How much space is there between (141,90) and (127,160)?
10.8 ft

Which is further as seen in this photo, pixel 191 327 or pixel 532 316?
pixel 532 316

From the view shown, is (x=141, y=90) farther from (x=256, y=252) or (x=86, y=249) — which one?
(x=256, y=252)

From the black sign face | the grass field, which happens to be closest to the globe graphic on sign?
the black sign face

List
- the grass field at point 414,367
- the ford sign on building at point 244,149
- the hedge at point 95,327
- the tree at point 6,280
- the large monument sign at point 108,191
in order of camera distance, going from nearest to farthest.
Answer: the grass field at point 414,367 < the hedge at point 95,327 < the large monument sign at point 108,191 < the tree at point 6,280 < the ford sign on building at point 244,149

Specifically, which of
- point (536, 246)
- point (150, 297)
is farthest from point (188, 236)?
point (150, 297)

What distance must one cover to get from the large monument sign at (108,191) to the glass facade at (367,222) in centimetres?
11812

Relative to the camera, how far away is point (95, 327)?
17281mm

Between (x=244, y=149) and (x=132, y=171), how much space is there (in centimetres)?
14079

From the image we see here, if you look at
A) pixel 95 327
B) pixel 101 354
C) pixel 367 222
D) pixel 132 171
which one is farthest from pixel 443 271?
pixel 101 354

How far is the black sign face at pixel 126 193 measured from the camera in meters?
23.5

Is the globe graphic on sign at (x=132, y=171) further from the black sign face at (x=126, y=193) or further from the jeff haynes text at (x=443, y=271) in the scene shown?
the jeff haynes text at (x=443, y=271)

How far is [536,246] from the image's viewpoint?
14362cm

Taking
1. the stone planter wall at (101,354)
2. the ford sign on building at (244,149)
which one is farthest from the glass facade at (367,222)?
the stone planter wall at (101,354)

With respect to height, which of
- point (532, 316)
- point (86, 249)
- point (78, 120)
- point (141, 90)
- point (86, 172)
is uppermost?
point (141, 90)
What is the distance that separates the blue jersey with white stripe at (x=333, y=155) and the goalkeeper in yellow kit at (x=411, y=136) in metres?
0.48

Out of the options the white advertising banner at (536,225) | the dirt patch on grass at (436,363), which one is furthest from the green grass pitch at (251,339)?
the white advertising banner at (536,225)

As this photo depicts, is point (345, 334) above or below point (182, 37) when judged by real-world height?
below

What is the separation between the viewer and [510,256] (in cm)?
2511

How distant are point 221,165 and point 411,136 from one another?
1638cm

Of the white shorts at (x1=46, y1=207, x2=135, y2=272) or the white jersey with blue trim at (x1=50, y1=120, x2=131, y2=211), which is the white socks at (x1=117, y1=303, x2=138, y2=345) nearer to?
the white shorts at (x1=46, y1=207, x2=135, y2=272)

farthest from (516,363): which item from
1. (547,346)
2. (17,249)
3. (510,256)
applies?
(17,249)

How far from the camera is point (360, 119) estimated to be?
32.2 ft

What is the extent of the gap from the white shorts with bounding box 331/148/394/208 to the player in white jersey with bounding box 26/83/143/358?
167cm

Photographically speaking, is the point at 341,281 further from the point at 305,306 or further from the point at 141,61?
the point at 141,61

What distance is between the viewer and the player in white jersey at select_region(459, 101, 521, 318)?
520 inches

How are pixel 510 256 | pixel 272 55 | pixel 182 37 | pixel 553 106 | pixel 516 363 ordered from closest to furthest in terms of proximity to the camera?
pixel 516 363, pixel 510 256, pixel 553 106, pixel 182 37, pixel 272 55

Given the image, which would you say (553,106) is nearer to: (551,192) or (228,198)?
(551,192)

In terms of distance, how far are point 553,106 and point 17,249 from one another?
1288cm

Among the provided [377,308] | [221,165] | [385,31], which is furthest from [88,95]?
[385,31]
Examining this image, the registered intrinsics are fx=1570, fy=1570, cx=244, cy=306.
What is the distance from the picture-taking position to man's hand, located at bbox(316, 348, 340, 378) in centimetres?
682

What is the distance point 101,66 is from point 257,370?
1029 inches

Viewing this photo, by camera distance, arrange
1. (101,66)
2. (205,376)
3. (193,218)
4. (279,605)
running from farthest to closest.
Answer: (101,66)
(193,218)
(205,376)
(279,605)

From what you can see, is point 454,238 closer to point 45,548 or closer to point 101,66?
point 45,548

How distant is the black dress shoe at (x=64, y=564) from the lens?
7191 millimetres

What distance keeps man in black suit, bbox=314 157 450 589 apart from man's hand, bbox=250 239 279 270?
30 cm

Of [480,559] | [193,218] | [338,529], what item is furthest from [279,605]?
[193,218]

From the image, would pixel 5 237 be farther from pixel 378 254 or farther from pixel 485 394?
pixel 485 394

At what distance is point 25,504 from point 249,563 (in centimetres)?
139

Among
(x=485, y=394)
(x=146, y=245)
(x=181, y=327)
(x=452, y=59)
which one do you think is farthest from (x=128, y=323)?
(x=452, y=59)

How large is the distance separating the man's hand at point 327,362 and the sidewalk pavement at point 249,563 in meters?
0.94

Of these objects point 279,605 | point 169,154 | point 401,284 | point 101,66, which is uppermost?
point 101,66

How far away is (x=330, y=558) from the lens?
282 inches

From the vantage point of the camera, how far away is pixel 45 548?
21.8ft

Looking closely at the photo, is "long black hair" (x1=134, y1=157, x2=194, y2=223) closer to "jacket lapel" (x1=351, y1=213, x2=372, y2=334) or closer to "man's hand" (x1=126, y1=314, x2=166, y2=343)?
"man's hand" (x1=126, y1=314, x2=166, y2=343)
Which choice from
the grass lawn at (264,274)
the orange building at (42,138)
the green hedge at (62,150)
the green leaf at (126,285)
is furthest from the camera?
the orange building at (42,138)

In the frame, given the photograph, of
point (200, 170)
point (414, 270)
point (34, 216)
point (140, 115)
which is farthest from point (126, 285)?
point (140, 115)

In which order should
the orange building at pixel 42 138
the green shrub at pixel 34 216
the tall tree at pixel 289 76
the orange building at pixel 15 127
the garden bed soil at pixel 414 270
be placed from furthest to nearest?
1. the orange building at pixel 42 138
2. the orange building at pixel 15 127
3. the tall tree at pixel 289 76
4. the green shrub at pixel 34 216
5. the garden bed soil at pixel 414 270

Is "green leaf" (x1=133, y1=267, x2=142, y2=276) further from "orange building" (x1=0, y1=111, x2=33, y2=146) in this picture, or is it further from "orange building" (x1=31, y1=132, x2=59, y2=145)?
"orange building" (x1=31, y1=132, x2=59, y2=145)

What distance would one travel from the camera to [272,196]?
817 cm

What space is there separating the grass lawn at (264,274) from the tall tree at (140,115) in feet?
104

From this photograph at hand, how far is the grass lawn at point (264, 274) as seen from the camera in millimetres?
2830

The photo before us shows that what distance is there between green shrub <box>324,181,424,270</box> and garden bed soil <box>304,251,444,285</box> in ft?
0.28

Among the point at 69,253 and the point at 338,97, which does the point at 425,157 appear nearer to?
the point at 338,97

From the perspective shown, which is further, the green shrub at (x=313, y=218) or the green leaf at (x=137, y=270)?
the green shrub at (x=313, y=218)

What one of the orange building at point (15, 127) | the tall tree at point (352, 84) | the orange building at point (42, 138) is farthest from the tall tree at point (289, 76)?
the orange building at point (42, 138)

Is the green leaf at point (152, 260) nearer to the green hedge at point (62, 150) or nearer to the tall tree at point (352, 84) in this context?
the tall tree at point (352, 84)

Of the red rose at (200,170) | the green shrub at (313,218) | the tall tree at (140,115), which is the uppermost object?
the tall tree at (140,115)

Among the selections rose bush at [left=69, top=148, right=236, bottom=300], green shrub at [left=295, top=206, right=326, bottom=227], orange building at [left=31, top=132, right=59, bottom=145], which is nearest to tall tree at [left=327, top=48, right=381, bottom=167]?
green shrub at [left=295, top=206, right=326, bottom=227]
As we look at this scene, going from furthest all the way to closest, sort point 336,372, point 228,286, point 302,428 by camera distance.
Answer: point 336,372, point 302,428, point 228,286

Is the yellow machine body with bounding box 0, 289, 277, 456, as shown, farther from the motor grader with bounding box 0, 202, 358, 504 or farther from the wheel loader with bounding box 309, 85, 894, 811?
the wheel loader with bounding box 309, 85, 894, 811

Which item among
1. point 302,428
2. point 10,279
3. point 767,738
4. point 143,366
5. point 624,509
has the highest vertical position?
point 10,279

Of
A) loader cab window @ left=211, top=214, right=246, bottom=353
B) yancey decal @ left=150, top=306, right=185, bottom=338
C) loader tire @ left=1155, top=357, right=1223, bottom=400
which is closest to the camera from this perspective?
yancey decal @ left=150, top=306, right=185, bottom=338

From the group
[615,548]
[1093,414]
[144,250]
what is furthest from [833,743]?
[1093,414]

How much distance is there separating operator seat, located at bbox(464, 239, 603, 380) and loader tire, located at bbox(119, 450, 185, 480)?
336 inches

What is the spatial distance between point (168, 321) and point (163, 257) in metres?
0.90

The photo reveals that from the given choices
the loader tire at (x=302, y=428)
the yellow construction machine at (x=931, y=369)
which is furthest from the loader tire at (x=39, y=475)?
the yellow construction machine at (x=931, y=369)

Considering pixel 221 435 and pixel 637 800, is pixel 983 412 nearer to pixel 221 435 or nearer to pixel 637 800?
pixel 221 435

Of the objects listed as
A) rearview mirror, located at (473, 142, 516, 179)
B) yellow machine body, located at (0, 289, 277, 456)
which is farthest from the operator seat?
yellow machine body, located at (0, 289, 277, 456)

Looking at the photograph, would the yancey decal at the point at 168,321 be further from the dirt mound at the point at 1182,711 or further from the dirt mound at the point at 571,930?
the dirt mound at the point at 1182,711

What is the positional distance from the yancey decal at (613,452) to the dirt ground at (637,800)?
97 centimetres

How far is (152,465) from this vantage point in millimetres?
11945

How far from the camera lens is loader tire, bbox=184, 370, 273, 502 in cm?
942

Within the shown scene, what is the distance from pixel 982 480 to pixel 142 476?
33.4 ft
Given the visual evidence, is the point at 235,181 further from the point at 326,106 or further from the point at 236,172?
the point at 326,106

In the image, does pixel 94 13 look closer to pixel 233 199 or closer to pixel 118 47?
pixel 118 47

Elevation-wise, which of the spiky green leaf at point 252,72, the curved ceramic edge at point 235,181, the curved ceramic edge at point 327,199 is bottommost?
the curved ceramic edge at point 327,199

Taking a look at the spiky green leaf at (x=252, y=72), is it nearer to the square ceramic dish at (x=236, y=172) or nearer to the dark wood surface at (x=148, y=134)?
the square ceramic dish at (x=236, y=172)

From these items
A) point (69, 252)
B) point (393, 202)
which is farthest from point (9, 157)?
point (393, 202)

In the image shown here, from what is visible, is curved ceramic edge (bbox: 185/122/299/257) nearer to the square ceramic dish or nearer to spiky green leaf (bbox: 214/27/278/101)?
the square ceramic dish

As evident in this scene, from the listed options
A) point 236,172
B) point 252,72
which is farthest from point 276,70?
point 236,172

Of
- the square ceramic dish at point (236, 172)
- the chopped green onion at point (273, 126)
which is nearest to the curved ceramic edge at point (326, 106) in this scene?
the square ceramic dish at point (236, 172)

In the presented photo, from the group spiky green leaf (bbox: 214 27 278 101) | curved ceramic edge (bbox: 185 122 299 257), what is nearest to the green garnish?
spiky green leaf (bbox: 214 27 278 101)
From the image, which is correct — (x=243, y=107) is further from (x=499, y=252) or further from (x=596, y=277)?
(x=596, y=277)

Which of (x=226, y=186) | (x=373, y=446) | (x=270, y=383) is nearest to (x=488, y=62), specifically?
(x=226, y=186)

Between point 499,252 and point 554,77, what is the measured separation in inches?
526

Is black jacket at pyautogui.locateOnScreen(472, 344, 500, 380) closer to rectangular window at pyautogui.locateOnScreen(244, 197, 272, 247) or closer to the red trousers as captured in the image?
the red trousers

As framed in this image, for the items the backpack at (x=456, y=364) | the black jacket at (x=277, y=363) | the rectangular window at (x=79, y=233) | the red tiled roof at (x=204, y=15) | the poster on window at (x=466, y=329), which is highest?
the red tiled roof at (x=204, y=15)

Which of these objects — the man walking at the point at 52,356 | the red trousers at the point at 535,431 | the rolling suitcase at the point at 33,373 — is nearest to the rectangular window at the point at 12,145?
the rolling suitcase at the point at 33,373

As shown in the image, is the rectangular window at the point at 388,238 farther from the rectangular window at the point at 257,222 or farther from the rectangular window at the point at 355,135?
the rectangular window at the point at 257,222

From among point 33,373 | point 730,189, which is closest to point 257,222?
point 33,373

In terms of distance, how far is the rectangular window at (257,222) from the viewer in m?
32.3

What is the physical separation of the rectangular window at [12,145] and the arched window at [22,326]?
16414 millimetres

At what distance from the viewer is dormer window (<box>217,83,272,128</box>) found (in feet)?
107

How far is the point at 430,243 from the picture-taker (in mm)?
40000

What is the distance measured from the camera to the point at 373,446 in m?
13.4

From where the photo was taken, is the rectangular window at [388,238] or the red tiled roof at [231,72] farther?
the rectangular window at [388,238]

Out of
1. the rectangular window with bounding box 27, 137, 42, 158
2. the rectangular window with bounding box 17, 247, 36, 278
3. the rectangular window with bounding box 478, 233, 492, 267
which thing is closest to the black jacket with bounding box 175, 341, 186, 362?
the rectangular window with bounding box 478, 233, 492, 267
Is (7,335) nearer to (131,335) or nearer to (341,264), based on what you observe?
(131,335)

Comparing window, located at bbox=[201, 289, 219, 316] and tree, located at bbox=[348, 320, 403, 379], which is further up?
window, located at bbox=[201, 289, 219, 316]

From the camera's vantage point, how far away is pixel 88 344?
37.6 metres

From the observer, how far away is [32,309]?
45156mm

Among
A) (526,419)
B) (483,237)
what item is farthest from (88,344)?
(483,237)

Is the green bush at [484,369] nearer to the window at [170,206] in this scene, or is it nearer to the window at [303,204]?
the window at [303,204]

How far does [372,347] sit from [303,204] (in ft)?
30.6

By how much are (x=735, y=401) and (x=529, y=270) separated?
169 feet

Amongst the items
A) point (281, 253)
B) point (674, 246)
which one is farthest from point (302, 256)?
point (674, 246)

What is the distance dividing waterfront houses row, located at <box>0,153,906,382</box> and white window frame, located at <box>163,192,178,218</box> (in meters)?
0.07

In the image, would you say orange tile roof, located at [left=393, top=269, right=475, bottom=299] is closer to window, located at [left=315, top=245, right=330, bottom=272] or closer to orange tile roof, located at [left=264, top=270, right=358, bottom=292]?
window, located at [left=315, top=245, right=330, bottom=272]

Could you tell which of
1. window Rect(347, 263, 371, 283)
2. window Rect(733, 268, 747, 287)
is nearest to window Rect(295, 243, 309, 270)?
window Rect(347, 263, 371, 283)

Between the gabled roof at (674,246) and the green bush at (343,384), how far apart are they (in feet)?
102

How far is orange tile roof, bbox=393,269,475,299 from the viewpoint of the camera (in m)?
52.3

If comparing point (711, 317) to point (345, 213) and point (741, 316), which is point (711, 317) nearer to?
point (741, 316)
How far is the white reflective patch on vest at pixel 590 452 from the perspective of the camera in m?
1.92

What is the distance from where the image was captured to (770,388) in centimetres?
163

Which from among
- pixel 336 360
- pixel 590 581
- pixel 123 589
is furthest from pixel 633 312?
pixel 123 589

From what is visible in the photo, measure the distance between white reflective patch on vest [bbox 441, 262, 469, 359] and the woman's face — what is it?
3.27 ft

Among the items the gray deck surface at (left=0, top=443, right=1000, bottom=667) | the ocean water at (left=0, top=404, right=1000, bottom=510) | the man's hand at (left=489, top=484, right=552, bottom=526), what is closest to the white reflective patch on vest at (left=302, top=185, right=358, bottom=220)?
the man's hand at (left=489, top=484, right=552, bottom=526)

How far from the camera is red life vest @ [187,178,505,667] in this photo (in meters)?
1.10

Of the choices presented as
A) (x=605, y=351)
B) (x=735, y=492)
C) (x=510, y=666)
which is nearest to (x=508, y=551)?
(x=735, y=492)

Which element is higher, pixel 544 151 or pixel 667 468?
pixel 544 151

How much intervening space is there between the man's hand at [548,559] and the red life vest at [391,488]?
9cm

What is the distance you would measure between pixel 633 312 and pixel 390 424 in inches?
_ _ _ _
■ Exercise objective
Recast the rows between the line holding "What is the distance point" and the line holding "7191 millimetres", inclusive, as a JSON list of strings with one string per line and blank lines left out.

■ Task answer
[
  "What is the distance point 101,66 is from point 257,370?",
  "1029 inches",
  "Viewing this photo, by camera distance, arrange",
  "1. (101,66)",
  "2. (205,376)",
  "3. (193,218)",
  "4. (279,605)",
  "running from farthest to closest.",
  "Answer: (101,66)",
  "(193,218)",
  "(205,376)",
  "(279,605)",
  "From what you can see, is point 454,238 closer to point 45,548 or closer to point 101,66?",
  "point 45,548",
  "How distant is the black dress shoe at (x=64, y=564) from the lens?",
  "7191 millimetres"
]